Generally speaking, when a customer performs transfer (payment) to your company via merchant account, the whole payment procedure can be split into 4 major steps:
- Online payment. A customer buys something, most likely online, using his debit / credit card. This is the moment when input is being made and the payment procedure is initiated;
- Payment verification. Transaction is being processed and authorized by the payment system service provider;
- Payment transfer. Once the transaction is verified and approved, the money is transferred from your customer’s bank account to your company’s merchant account;
- Batch. Instead of transferring every single payment instantly, within next few days all payments will be accumulated on your merchant account and then transferred to your bank account in one transfer.
Advantages and disadvantages of merchant accounts
Merchant account is useful for any business in order to expand its customer base online.

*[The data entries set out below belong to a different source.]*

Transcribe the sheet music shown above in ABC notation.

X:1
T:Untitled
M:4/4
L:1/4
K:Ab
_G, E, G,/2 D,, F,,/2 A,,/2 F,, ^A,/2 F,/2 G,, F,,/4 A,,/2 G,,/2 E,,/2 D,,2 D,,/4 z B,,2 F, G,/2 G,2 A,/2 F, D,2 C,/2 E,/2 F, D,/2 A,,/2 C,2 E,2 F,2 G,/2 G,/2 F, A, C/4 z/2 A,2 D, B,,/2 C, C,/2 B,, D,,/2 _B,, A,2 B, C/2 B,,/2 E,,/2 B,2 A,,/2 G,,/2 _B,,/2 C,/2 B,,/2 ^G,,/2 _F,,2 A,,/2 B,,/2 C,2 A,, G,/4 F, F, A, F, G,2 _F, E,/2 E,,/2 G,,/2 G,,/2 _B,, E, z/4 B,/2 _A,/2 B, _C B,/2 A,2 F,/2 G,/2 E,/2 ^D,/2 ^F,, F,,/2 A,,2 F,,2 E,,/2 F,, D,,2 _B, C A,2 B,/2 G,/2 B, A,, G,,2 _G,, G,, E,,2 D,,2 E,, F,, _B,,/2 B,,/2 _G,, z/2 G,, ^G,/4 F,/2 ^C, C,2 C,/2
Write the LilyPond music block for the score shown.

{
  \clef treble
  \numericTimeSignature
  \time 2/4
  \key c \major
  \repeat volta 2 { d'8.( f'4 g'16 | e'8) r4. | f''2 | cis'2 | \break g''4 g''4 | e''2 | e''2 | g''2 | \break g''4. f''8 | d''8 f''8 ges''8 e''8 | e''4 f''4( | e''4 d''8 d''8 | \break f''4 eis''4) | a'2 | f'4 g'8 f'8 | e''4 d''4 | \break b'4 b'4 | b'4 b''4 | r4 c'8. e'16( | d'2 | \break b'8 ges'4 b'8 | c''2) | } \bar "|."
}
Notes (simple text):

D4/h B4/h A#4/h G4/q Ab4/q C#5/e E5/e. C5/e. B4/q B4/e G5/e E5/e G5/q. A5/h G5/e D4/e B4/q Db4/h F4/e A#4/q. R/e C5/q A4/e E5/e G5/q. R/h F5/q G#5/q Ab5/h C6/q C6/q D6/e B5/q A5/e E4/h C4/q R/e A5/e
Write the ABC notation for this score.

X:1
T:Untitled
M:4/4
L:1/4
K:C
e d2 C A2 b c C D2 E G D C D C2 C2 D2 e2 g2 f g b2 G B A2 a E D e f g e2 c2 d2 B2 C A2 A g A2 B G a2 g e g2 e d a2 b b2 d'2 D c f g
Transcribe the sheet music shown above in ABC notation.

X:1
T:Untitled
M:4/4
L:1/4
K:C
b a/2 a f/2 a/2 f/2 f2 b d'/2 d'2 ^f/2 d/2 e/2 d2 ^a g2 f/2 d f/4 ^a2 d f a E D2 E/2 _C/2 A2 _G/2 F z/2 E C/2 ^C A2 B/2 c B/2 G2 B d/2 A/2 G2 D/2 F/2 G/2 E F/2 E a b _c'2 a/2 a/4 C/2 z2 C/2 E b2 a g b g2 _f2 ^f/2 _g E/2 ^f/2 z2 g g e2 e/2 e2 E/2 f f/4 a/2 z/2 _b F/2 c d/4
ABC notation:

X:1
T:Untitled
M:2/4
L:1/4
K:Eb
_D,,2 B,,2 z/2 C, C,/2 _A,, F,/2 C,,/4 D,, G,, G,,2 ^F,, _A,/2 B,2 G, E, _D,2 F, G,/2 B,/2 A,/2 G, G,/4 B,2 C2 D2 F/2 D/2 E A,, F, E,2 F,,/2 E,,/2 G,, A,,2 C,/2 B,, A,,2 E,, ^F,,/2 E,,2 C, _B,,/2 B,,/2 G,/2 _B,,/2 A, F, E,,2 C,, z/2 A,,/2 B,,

Meanwhile, such alternatives as PayPal present strong competition to merchant accounts due to time-consuming and complicated procedures required by banks, most vendors are willing to open a line of credit account.
Merchant accounts have several advantages over PayPal account as well. As discussed previously, with most merchant account providers, the vendor can expect to receive the funds paid by the customer within one or two days. Meanwhile, if a customer pays using PayPal, the funds are deposited into the vendors PayPal account and it remains there until the vendor requests a transfer to its checking account in a bank. Afterwards, the transfer process can take up to seven days. Furthermore, line of credit accounts tend to be more cost effective with monthly settlement service fees and/or a per-transaction fee. Meanwhile, PayPal does not charge a monthly service fee, instead charging transaction fees, which are much higher than for merchant accounts.
In addition, merchant account providers charge a monthly fee, which covers quality customer service. Meanwhile, a drawback to a PayPal account is a lack of customer service. Not only it can complicate your business processes, it can also have a negative impact on your customers. To conclude, PayPal is a good option for online businesses with low volume of transactions. If your business is expanding, a merchant account will not only provide better customer service, but also save you money.
A disadvantage faced by the merchant account provider is the risk of vendor’s financial instability. Businesses usually receive payment in advance of providing the service or the product and in case the vendor is incapable of delivering the goods, while being unable to pay back the money received from the customer, the financial liability shifts to the merchant account provider.